It's so strange, these past twelve days, which have seemed like both a dream and my entire life, mostly the whole-life, the way I've felt like I've known nothing else but this--the mountains, the fog, the conversation, the meals with small glasses and paper napkins, Ellen Bryant Voigt's coaxing yes, yes, the night-time readings, those damned mosquitoes. The rest of my life is a memory--at some point, I had a childhood, I grew up, there were fireflies and waiting for the bus and I remember, somewhere back when, wearing a big white dress and there's a place I know of as home with two floppy dogs, and it's there somewhere, I know it, but right now, all I can think of is the addictive local chocolate milk spouting from the fountain like an udder, the muffins in the barn, the streams flanking either side of the conference. These things have become everyday for me, and soon, I'll learn a new routine, one that begins with waking up in my own cotton sheets with my truncated windows and husband's soft breathing beside me.

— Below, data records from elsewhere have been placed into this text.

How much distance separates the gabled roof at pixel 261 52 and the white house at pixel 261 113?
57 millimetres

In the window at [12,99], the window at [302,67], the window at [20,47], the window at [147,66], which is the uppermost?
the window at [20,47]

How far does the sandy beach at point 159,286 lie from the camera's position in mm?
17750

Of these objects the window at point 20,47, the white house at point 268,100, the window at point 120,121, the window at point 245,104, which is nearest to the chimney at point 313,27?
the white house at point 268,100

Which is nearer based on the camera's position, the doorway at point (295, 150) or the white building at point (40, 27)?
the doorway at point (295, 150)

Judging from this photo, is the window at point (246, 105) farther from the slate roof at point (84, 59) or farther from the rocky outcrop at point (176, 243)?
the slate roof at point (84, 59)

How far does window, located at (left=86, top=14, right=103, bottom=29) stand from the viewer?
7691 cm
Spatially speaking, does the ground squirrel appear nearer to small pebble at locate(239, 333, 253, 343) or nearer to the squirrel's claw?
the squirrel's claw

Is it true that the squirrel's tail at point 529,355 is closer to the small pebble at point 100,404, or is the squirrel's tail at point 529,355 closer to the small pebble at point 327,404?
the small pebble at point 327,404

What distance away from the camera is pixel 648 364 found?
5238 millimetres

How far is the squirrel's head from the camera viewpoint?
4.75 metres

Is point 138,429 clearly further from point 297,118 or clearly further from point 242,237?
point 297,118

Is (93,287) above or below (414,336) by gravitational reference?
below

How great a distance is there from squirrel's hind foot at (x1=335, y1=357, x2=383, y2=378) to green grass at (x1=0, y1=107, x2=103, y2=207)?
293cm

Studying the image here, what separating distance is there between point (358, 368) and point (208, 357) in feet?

It's been so good and I've felt so blessed; I hope I can return to my program maintaining this height of energy and passion, keeping those voices in my head, reminding me of figure and ground, of syntax and structure and line endings, of parsing and annotative lineations, of maintaining a poetic voice that belongs to me, of close examination, of essays and anthologies and reading up late into the night.
I will have perhaps one more Bread Loaf-focused post this week, one that focuses on all the photographs I took--my favorites, anyway--and a link to the flickr album where I'll dump too many photos to count.
For now: Farewell, farewell, sweet mountain.